An easier way to get in the neighborhood is to simply split turnovers into their steal and non-steal counterparts. Recall that turnovers in general are significantly down from previous seasons. While the new rules interpretations have produced a number of changes statistically, the trends in almost all stats have evolved as they usually do. But the trend in turnovers is zigging when previous seasons zagged, increasing since the beginning of the season which is the opposite of what normally happens.
First, let’s look at the evolution of steal percentage (percentage of possessions on which a steal occurs) this season compared with previous seasons. I’m using the same method as the previous analysis in that the average is for each day of the season.
Steal percentage is roughly constant early in the season before dropping ever so slightly during conference play. This season’s start has been fairly flat as well but notice that, not surprisingly, steals are down from previous seasons. When normalized for pace, there have been about 14 percent fewer steals this season compared to the same time over the past 11 seasons.
One might presume this is the result of more cautious defenses, whether it’s because there has been more zone (although some zones cause a lot of turnovers) or just on-ball defenders being less handsy. Also, keep in mind that steals have become more rare in recent seasons anyway, and a fraction of the decrease is probably the result of strategic inertia.
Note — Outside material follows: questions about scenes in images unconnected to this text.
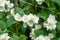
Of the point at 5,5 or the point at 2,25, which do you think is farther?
the point at 5,5

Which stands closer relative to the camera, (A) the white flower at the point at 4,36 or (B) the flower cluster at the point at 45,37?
(A) the white flower at the point at 4,36

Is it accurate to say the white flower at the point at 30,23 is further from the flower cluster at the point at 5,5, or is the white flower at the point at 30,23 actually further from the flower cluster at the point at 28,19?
the flower cluster at the point at 5,5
Now let’s check out the trend in non-steal turnovers (NST’s).
The historical season-long trend is very clear. Offenses show steady improvement in this area as the season progresses. While offenses eliminate about one in 20 steals between the beginning and end of the season, they get rid of one in six NST’s by the end of the season. Not all non-steal turnovers are unforced—and there’s evidence that the defense has a surprising amount of skill in creating these types of miscues—but these turnovers are less in the control of the defense than steals.
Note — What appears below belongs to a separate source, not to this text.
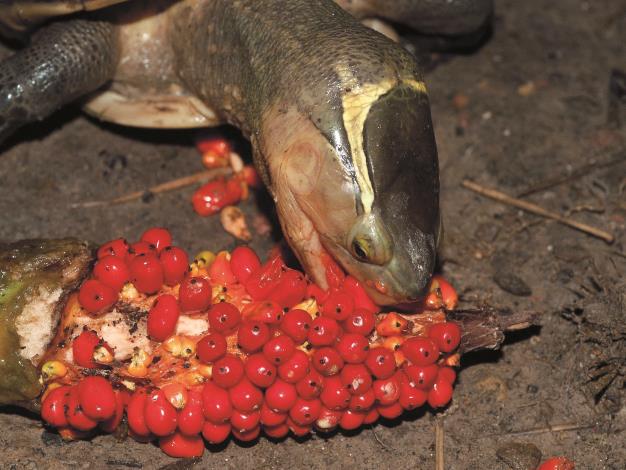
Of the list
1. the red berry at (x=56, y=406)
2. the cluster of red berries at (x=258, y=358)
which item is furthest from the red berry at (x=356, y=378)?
the red berry at (x=56, y=406)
This group also include charges and NST’s are down about 18 percent from past seasons. What we don’t know is how much of that decrease can be attributed to fewer charges being called. At the beginning of the season, the difference between the old turnover percentage (12) and what was observed this season (9) could be explained by two fewer charges per team. But it doesn’t seem realistic to assume that the entire difference is tied up in charges. After all, whatever is causing defenses to record fewer steals would figure to also contribute to the drop in NST’s.
So the reduction in charges is almost surely less than the reduction in NST’s, although how much is purely a guess. The interesting thing is that the difference in NST’s between this season and previous seasons is rapidly disappearing. The entire difference over the past few days could explain just under one charge per team per game. It also could be that teams are traveling more or making other unforced mistakes more often, but given that the trend in steals isn’t changing, that seems a little more difficult to believe. This is far from a conclusive study, but the charge may be sneaking its way back into the game.